Prevention: Test audit log behavior changes before production upgrades. Configure audit log volume based on expected event rate, not "whatever fits on disk."
Follow-up: Design a pre-upgrade audit log capacity check that predicts if the new version's audit policy will exceed your storage capacity.
You're at the end of your 1.28 to 1.30 upgrade. All nodes are upgraded, but when you run kubectl version, the client reports "preferred API version mismatch" on some resources (StorageClasses, Ingresses). Old manifests still work, but new deployments created post-upgrade use a different API version. Your GitOps system is confused. How do you reconcile this?
This is API version deprecation during upgrade. Different Kubernetes releases prefer different API versions (e.g., storage.k8s.io/v1beta1 → v1):
1. Check the actual API version being stored in etcd vs. what's returned:
kubectl get storageclass -o json | jq '.items[] | {name:.metadata.name, apiVersion:.apiVersion}'
# Compare with what etcd has
etcdctl get /registry/storageclasses/default --prefix | jq '.apiVersion'
2. Verify the APIServer conversion webhook is working (if using CRDs or custom versions):
kubectl api-resources | grep -E "storage|ingress"

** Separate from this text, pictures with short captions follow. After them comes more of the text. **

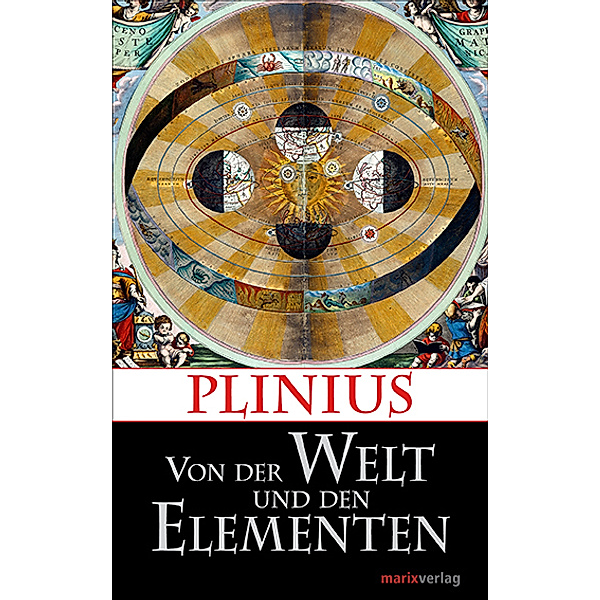 Von der Welt und den Elementen, Plinius der Ältere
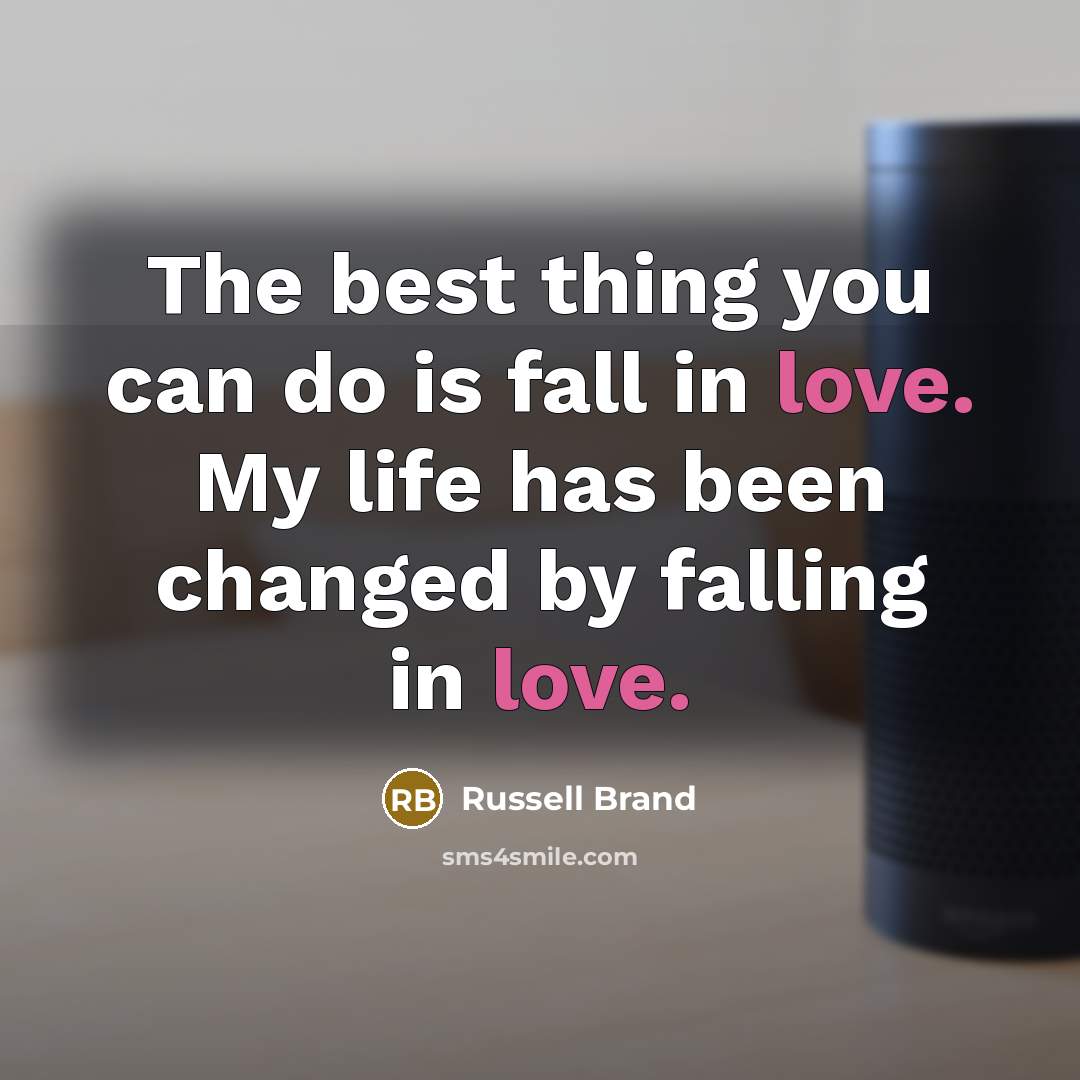 “The best thing you can do is fall in love.…” quote by Russell Brand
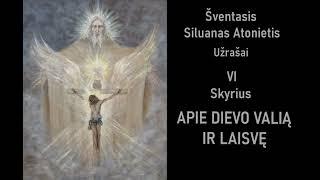 ️ Šventasis Siluanas Atonietis 6 Skyrius: APIE DIEVO VALIĄ IR LAISVĘ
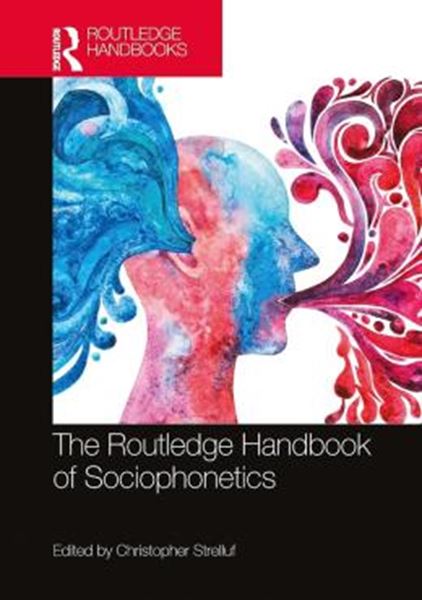 Picture of THE ROUTLEDGE HANDBOOK OF SOCIOPHONETICS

# Should show both old and new versions if conversions are enabled
3. Migrate manifests to use the new preferred version:
# Export all resources in new format
kubectl api-resources --verbs=list --namespaced -o wide | awk '{print $1}' | xargs -I {} kubectl get {} -A -o yaml > all-resources-new-version.yaml
4. Update your GitOps repo to use new API versions. Edit all manifests that reference old versions:
# Find manifests using old versions
grep -r "apiVersion: storage.k8s.io/v1beta1" manifests/
# Update to new version
sed -i 's/storage.k8s.io\/v1beta1/storage.k8s.io\/v1/g' manifests/*.yaml
5. Re-apply manifests with kubectl apply (this triggers update and re-stores in new version):
kubectl apply -f manifests/
# Verify objects now use new version
kubectl get storageclass -o yaml | head -5
6. If GitOps tool (ArgoCD, Flux) is confused, resync:
argocd app sync default --force
# Or trigger Flux reconciliation
flux reconcile source git default
Prevention: Before upgrading, identify all resources using deprecated API versions and plan their migration.
Follow-up: Design an automated migration pipeline that converts all manifests from old API versions to new ones before the upgrade, ensuring GitOps never sees version mismatches.